• [WORK REQUIRED]: Can you put the lines of the material below, from its first line through the line containing "7H69V0H49V3H30V10L39 16V23L53 26V23L65", into a JSON list of strings with one string per line and blank lines left out?

• [AVAILABLE DATA]:
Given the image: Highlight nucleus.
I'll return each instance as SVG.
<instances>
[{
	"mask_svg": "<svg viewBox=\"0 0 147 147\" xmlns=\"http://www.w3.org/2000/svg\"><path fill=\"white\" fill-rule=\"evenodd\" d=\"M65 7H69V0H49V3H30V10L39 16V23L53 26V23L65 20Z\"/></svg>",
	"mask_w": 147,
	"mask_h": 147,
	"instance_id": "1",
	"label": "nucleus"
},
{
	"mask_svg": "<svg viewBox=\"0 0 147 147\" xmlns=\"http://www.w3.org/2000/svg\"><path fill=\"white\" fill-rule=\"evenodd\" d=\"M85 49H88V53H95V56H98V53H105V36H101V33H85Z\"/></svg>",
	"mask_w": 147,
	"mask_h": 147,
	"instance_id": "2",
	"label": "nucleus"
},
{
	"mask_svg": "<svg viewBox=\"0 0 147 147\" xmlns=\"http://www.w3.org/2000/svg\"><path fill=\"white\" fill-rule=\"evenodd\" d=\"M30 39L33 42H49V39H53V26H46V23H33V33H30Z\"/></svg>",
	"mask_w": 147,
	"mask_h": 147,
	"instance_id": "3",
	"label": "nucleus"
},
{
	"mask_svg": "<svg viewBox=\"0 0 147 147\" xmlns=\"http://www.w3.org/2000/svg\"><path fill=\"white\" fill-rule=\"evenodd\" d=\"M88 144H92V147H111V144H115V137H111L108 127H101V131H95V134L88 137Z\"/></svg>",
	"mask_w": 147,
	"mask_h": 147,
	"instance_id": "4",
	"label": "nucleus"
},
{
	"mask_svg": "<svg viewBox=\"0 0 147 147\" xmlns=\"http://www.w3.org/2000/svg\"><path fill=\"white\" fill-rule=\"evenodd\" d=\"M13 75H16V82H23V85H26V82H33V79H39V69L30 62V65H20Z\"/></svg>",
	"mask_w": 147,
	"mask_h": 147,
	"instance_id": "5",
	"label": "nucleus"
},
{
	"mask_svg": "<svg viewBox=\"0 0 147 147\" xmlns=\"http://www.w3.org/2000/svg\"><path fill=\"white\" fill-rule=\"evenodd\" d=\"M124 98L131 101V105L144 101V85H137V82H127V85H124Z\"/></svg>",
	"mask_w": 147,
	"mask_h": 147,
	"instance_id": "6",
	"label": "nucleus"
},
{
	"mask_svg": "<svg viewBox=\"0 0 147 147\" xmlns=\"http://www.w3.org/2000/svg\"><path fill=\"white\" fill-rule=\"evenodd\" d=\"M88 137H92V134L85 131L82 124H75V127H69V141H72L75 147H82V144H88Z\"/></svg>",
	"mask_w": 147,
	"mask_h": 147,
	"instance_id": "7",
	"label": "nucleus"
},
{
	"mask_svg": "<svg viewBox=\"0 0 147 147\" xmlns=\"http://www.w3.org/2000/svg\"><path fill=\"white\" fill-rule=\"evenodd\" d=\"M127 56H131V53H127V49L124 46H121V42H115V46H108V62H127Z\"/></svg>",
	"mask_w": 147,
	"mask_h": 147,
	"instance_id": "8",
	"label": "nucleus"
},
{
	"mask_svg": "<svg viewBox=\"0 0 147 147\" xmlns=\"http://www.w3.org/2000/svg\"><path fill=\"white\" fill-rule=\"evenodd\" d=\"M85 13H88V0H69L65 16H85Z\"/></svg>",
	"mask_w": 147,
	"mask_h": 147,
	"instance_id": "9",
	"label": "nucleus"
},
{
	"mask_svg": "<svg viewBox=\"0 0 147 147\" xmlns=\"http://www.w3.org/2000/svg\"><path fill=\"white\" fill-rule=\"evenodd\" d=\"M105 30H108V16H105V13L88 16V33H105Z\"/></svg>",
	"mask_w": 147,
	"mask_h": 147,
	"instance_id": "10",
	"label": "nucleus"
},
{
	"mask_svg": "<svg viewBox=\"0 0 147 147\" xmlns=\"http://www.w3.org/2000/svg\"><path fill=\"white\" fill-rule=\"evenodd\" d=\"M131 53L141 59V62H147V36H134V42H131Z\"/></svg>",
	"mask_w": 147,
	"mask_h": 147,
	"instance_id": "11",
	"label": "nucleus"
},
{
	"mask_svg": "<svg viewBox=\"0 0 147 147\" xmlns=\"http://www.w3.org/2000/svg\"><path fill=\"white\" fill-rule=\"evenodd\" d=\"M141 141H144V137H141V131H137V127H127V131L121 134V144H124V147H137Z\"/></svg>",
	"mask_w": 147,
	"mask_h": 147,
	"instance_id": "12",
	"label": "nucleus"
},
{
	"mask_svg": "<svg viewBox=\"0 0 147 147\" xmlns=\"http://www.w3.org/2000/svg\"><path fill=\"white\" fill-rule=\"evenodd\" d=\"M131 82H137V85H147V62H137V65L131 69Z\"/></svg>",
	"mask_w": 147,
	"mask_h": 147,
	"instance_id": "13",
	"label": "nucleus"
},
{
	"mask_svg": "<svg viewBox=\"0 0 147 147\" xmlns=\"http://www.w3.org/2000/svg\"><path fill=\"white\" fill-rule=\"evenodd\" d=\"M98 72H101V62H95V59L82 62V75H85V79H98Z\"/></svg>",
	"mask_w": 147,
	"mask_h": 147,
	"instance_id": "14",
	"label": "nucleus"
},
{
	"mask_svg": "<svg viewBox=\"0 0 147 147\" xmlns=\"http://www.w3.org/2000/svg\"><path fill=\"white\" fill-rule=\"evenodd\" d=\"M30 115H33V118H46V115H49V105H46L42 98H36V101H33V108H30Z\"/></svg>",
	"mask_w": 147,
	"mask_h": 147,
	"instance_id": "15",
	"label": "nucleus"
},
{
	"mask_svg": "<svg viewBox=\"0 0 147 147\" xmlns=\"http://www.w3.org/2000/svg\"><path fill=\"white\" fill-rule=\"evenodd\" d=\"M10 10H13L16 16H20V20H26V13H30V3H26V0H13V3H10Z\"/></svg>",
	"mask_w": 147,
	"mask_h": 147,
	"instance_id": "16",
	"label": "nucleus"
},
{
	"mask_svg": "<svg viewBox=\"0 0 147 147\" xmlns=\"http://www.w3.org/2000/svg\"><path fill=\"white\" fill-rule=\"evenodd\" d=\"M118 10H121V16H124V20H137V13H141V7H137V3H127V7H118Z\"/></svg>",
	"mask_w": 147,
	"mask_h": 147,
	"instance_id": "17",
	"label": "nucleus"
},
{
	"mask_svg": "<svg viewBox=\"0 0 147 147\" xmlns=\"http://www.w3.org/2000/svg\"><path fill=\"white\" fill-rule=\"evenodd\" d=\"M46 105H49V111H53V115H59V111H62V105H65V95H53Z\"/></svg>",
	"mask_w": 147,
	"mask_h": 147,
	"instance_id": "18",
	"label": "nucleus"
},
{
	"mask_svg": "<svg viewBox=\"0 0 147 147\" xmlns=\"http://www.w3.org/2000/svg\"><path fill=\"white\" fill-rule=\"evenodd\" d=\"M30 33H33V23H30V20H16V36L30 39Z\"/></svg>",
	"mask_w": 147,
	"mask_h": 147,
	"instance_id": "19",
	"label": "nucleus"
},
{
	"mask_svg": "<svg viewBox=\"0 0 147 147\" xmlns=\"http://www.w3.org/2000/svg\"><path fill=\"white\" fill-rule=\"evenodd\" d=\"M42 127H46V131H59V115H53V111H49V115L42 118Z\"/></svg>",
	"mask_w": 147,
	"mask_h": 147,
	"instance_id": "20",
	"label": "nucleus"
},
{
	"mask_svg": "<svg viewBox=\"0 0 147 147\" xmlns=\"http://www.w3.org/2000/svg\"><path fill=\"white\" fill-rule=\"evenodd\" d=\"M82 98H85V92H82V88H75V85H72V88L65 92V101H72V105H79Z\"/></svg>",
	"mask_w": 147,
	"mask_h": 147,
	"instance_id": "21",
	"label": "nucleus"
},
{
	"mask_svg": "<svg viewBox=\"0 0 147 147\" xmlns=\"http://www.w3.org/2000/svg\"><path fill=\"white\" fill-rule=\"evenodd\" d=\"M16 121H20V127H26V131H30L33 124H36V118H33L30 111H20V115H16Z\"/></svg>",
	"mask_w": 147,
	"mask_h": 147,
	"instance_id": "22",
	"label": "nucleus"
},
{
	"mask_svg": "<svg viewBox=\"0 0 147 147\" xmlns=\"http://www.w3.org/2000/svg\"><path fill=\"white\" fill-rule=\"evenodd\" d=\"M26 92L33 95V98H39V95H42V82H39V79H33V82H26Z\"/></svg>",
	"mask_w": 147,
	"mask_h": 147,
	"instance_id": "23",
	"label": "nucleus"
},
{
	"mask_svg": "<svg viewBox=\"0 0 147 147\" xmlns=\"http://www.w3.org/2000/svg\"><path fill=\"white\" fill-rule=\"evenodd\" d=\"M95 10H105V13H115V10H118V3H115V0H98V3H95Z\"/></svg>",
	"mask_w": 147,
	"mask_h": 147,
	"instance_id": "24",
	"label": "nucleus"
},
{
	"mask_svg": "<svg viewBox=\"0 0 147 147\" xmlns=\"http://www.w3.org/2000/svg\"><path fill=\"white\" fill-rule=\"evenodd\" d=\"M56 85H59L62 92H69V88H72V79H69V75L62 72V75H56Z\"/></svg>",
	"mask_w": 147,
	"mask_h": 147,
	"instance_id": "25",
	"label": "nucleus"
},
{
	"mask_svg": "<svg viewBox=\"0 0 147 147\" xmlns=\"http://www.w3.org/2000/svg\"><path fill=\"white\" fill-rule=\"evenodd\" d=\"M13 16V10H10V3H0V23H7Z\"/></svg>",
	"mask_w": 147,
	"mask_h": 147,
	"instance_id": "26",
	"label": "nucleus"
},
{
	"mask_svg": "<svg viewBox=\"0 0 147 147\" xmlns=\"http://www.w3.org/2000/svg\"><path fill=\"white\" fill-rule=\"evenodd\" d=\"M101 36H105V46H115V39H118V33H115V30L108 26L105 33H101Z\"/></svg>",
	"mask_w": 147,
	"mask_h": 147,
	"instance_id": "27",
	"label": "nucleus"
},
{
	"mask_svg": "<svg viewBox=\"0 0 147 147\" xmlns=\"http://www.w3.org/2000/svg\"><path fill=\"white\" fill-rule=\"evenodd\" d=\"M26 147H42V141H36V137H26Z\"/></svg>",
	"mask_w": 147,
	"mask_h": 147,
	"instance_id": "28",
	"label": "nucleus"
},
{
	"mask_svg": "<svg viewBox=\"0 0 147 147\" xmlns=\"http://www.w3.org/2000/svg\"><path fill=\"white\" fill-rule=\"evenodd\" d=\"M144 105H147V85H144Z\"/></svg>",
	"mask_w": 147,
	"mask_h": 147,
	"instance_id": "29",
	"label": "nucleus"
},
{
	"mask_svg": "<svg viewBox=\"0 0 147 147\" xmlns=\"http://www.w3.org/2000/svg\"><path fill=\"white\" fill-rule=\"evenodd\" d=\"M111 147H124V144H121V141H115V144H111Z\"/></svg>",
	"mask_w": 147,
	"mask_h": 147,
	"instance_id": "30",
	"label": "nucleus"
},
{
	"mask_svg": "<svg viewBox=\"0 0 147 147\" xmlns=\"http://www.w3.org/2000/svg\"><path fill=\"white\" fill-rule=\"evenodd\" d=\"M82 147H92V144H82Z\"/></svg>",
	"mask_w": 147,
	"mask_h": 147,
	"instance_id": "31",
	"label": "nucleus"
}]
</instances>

• [WRITTEN REPLY]:
[
  "Given the image: Highlight nucleus.",
  "I'll return each instance as SVG.",
  "<instances>",
  "[{",
  "\t\"mask_svg\": \"<svg viewBox=\\\"0 0 147 147\\\" xmlns=\\\"http://www.w3.org/2000/svg\\\"><path fill=\\\"white\\\" fill-rule=\\\"evenodd\\\" d=\\\"M65 7H69V0H49V3H30V10L39 16V23L53 26V23L65 20Z\\\"/></svg>\","
]